As can be seen in the above figure, Seattle has the lowest cost per 3 points earned, as each win cost the Sounders only $161,911 in wages. This suggests that Seattle is an effectively managed club in terms of player personnel decisions (e.g., signing bargain players who are undervalued) and/or tactics and strategy (i.e., getting the most out of the players available). On the other hand, the New York Red Bulls have the highest cost per win, $871,810 in wages, which is over 5 times more costly than Seattle.

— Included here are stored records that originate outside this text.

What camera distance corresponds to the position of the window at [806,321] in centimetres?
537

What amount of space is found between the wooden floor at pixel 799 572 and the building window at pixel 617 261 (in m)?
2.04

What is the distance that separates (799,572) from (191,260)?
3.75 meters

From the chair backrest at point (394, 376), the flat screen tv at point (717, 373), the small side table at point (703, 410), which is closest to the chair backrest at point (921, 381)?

It's important not to make too much of the above data. The LA Galaxy had a fantastic season in 2011, and yet, judging by the above metric, they performed poorly. I would argue that the law of diminishing returns applies to soccer in the same way that it applies to most firms. In the context of soccer, at a certain point, each additional good player added to a roster yields a lower return than the player before. For instance, if a soccer club has no good strikers, it probably would reap substantial rewards by signing a top striker. The return on signing a second top striker is also likely quite high (though possibly lower than the first). But, the return on signing a third striker would almost certainly be lower than the second (though it still might be considerable), and signing a fourth striker would likely yield an even lower return than the third. In other words, at some point, the return from each additional dollar spent on the club is lower than the last. So, once the club is past this point, the cost of earning an additional point (our measure of production) increases; this is known as increasing marginal cost.

One method to account for diminishing returns is to use a logarithmic functional form. I replicate my analysis from above, but instead of calculating wages per 3 points earned, I use the natural log of wages, ln(wages), per 3 points earned. Interpreting the actual values for log wages per win is not very intuitive, so I present the rankings using each of the two methods in the table to the left.

Even after taking into account diminishing returns with log wages, Seattle remains atop the rankings. Amazingly, the LA Galaxy jumped 15 spots from 17th based on wages to 2nd based on log wages. New York improved in the rankings, but the Red Bulls only jumped to 12th. Aside from LA and New York, no other team improved more than 2 places. Portland experienced the largest drop in the rankings falling from 4th to 11th, while New England fell 4 places and Chicago and Vancouver each fell 3 places.